A delightful dessert that combines the moistness of traditional banana bread with a rich, buttery crumb topping. Perfect for breakfast or dessert.
Ingredients
Scale:
2 cups all-purpose flour
1 teaspoon baking powder
1 teaspoon baking soda
1/2 teaspoon salt
1 teaspoon ground cinnamon (or your preferred spice)
1/4 teaspoon nutmeg (optional, for added warmth)
3 ripe bananas (mashed, about 1 1/2 cups)
3/4 cup granulated sugar
1/4 cup brown sugar
1/2 cup unsalted butter (melted)
2 large eggs
1 teaspoon vanilla extract
1/2 cup all-purpose flour (for topping)
1/2 cup brown sugar (for topping)
1/4 cup cold unsalted butter (cubed, for topping)
1 teaspoon ground cinnamon (for topping)
Instructions
Preheat your oven to 350°F (175°C). Grease a 9x13-inch baking pan or line it with parchment paper for easy removal.
In a medium bowl, whisk together the flour, baking powder, baking soda, salt, cinnamon, and nutmeg until well combined.
In a large mixing bowl, mash the ripe bananas thoroughly. Add the granulated sugar, brown sugar, melted butter, eggs, and vanilla extract. Mix until fully combined.
Gradually add the dry mixture to the wet ingredients. Stir until just combined; be careful not to overmix, as this could lead to a denser cake.

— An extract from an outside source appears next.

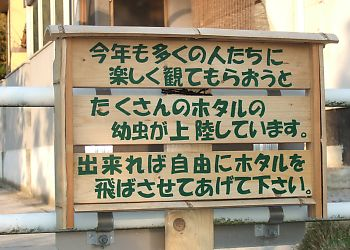 s_007_20090518220005.jpg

In a small bowl, combine the flour, brown sugar, and cinnamon for the topping. Add the cold butter pieces and use a fork or your fingers to mix until the mixture resembles coarse crumbs.

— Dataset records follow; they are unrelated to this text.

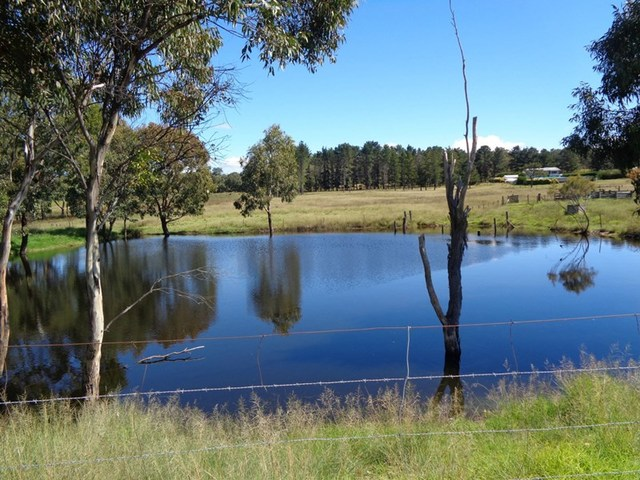 Lot 49 Stabiles Road, Stanthorpe QLD 4380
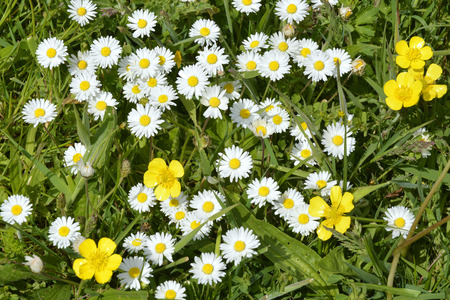 close up of white daisies and yellow buttercups on grass with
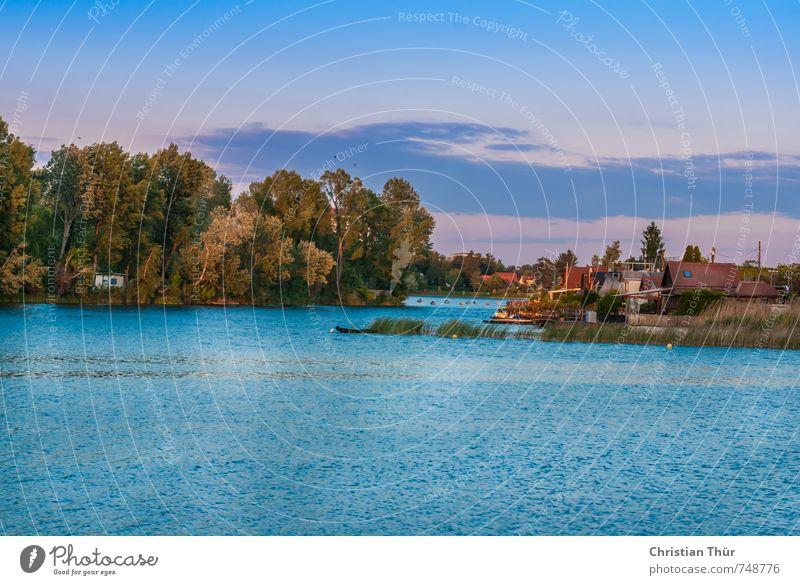 Erholung auf der alten Donau Himmel Stadt Sommer Baum Landschaft ruhig Freude Haus Umwelt Gefühle Gras Schwimmen & Baden Stimmung Sträucher ästhetisch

Pour the banana batter into the prepared pan and spread it evenly. Sprinkle the crumb topping generously over the batter. Bake in the preheated oven for 30-35 minutes, or until a toothpick inserted in the center comes out clean.
Let the cake cool in the pan for about 10 minutes, then transfer it to a wire rack to cool completely. Slice and serve as desired!